Putting AI to work in genomic medicine

 

Decision makers will want to realise the potential of AI for genomic medicine by speeding up delivery whilst minimising harms. We outline seven practical policy actions to help achieve this goal.

Artificial intelligence (AI) offers great potential for health in both medical research and care, but the computerised analysis of data by opaque (black box) machine learning processes poses significant practical, ethical and regulatory challenges.
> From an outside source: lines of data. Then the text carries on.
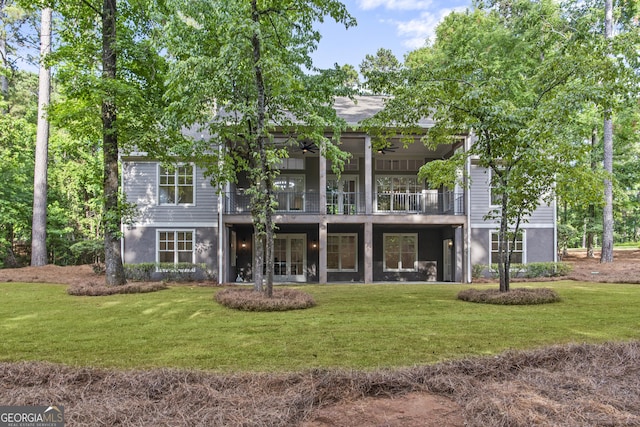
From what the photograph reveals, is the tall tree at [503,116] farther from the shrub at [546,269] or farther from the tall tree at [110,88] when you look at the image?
the shrub at [546,269]

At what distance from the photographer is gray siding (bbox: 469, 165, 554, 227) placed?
1573 cm

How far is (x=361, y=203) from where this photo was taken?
54.2 ft

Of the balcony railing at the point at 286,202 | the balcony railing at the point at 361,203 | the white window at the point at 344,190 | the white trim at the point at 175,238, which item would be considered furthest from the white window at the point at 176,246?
the white window at the point at 344,190

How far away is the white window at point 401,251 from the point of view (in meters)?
16.5

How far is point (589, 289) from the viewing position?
36.0 ft

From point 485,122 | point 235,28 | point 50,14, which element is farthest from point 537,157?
point 50,14

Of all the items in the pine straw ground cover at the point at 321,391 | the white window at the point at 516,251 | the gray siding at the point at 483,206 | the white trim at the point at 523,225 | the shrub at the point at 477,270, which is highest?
the gray siding at the point at 483,206

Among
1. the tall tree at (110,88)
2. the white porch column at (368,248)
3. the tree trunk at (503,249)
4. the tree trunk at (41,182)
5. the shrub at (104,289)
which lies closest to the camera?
the tree trunk at (503,249)

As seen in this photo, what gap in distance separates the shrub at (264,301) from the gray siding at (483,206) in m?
9.94

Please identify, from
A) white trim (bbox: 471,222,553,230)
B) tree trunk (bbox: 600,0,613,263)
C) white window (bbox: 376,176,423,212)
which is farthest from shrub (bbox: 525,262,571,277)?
tree trunk (bbox: 600,0,613,263)

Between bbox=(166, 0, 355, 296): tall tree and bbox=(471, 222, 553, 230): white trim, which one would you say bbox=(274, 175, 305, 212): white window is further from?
bbox=(471, 222, 553, 230): white trim

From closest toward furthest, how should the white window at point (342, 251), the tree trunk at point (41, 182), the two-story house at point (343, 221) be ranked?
the two-story house at point (343, 221), the white window at point (342, 251), the tree trunk at point (41, 182)

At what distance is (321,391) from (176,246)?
13.1 meters

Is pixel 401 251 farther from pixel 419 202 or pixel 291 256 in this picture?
pixel 291 256
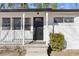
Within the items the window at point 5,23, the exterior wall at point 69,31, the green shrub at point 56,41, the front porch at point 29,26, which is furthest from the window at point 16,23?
the green shrub at point 56,41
Medical applications of machine learning (a form of AI) offer exciting opportunities for automated data analysis to provide new insights and more accurate predictions than even expert professionals can achieve. This could offer a wealth of benefits, from more efficient triaging and scheduling of appointments and rotas through to earlier detection of disease, more precise diagnosis and treatment, and more effective public health surveillance. However, the logic involved and the processes by which these machine learning models reach conclusions is not obvious – a potential hurdle for effective regulatory oversight, and for securing user and public trust.

The ability to explain how machine learning models work is important to:

  • Evidence safety and effectiveness
  • Facilitate human-computer interaction
  • Assist in scientific or causal understanding
  • Underpin control by the data subject or controller accountability

It may be particularly important to secure an adequate explanation where decisions result in high-stakes outcomes, which is often the case in medical research or healthcare.